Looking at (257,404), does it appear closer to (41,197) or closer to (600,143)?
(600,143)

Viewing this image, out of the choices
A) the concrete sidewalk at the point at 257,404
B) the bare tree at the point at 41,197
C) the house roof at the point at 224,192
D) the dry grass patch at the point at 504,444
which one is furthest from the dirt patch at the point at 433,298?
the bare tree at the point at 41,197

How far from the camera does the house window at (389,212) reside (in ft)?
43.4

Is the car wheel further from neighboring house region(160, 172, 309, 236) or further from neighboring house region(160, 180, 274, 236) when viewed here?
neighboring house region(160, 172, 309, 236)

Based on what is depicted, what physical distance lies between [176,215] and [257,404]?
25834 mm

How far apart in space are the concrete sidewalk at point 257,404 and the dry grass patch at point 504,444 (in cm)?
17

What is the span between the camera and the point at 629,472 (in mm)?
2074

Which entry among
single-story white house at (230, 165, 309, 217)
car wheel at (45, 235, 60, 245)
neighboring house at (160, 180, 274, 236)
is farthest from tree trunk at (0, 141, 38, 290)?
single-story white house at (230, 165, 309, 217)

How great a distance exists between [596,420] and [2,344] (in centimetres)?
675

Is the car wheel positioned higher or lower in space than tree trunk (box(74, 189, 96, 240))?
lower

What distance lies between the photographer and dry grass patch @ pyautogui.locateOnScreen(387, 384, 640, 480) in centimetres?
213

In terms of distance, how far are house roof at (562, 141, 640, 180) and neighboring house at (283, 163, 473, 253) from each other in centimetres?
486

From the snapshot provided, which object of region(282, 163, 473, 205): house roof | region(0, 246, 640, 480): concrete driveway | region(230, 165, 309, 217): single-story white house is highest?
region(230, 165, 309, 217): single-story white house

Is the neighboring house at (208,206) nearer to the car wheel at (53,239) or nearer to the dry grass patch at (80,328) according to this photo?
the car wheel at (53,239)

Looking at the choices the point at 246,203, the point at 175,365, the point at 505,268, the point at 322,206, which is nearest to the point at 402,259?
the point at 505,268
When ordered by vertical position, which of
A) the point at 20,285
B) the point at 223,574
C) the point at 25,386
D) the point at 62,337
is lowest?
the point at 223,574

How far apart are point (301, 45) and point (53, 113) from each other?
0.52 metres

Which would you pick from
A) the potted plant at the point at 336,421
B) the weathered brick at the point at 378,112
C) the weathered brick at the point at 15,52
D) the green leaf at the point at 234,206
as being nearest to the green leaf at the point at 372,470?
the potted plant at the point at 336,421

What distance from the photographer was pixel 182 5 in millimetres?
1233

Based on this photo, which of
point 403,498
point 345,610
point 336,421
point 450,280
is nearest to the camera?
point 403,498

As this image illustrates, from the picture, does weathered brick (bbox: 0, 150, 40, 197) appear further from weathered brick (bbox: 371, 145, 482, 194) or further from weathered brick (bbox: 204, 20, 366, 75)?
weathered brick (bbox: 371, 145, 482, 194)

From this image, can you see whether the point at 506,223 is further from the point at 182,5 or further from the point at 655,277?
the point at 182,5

**PROBLEM REQUIREMENTS:**
Render the material from the line containing "From this image, can" through the end of the material, inclusive, as a Markdown table with the columns Row and Text, one line per row and blank lines omitted.

**EXPECTED OUTPUT:**
| Row | Text |
|---|---|
| 1 | From this image, can you see whether the point at 506,223 is further from the point at 182,5 or further from the point at 655,277? |
| 2 | the point at 182,5 |